There is a straight line from the baptism of Jesus among sinners, to your baptism into the sinless One. And now what matters most is not the name you make for yourself in your life, but the Name God gives you in His life. It is all about the Name. In the next chapter, Isaiah says that people will want to be called by the names of the people of God, of Israel and Jacob, and so they will be called “To Yahweh,” belonging to Yahweh. They will write that Name on their hands. This is the Name God gave to Aaron with which to bless the people. Put My Name on the people, He says, and I will bless them: Yahweh bless you and keep you. Yahweh make His face to shine on you and be gracious to you. Yahweh look upon you with His favor and give you peace.
And this is the Name that Jesus bears and brings, the Name He gives to His apostles. Baptize all the nations into the Name of the Father and of the Son and of the Holy Spirit. And I will be with you. Do not fear. I am with you. No matter what happens, what fire or what water, what shame, what grief, what suffering, what sickness, I am with you. I love you. You are precious to Me. You are honored—that is, you are heavy with honor. Abundant. It is related to the word for “glory” in verse 7: the people I made for My glory. This is what God does: He takes the heaviness of sin and death on Himself in the flesh of Jesus, and He gives in exchange the heaviness of His glory and honor.

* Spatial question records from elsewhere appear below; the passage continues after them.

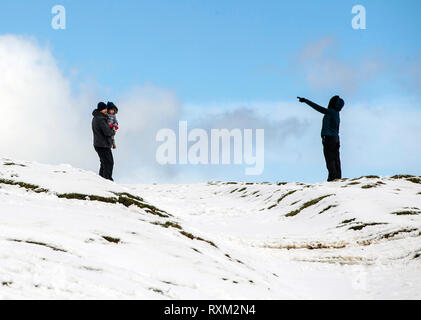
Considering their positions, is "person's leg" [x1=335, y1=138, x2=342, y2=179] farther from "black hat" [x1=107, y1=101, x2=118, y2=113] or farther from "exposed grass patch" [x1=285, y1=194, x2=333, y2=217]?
"black hat" [x1=107, y1=101, x2=118, y2=113]

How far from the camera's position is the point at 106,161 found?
14547mm

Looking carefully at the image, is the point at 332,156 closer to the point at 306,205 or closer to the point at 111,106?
the point at 306,205

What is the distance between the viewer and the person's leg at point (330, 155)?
19.0 meters

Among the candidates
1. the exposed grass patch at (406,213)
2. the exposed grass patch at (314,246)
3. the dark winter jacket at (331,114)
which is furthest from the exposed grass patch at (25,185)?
the dark winter jacket at (331,114)

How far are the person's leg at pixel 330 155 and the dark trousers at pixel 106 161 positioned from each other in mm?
8957

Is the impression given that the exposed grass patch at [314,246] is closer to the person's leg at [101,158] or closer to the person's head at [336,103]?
the person's leg at [101,158]

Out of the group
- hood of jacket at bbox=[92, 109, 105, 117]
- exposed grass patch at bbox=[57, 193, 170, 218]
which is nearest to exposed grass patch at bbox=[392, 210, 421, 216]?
exposed grass patch at bbox=[57, 193, 170, 218]

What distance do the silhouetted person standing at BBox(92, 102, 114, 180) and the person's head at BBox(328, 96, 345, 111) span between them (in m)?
9.19

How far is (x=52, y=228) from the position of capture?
576 cm

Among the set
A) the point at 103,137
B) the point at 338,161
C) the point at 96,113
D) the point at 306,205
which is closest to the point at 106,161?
the point at 103,137

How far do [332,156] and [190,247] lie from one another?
14.1 m

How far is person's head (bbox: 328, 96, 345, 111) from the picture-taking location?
18734mm
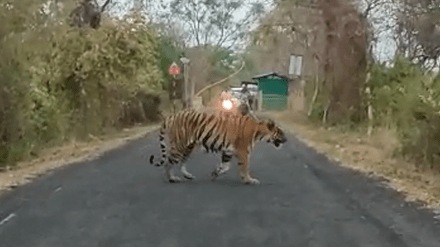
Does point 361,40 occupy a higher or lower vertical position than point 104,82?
higher

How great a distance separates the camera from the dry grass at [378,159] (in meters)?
13.7

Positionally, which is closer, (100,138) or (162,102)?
(100,138)

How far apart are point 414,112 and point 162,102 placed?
2813 centimetres

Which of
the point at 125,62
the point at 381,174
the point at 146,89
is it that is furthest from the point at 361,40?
the point at 381,174

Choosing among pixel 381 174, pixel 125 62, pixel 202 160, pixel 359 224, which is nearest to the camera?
pixel 359 224

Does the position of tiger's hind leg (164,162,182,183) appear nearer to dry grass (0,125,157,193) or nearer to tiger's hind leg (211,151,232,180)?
tiger's hind leg (211,151,232,180)

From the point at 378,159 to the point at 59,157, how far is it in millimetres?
7019

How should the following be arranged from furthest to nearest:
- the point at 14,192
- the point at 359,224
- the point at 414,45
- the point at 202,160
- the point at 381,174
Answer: the point at 414,45 → the point at 202,160 → the point at 381,174 → the point at 14,192 → the point at 359,224

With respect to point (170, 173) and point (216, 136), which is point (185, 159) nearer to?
point (170, 173)

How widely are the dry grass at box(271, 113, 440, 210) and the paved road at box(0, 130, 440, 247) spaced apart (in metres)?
0.50

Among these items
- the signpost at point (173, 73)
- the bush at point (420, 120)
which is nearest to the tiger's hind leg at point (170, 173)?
the bush at point (420, 120)

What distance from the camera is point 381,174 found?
648 inches

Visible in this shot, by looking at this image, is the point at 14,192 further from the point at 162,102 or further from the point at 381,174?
the point at 162,102

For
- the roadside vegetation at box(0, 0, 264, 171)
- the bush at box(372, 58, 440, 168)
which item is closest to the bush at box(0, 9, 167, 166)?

Baptism is everything. It means that not only is God wherever His baptized people are, because He refuses to be apart from His Name, but that on the last day, everyone who is called by His Name He will gather. Created, made, formed, redeemed, called, gathered. This is the work of God in Jesus Christ, the Beloved. No matter where, north, south, east, west, dead, or alive, Jesus will gather His baptized people. He knows every single one to whom He has given His Name. He knows those who are His, and His own know Him.
The most important day in your life is the day He put His Name on you, because it means that even when your physical life ends in this creation, it will be given back to you in the new creation. Your baptism isn’t only about your soul; it is about your body too, just as Jesus was baptized, died, and raised in His body. Whatever happens this year: water, fire, joy, grief, you are baptized into the Name of the risen Lord, and nothing can change that.
In the Name of the Father and of the Son and of the Holy Spirit. Amen. “And the peace of God, which surpasses all understanding, will guard your hearts and your minds in Christ Jesus,” (Philippians 4:7, ESV).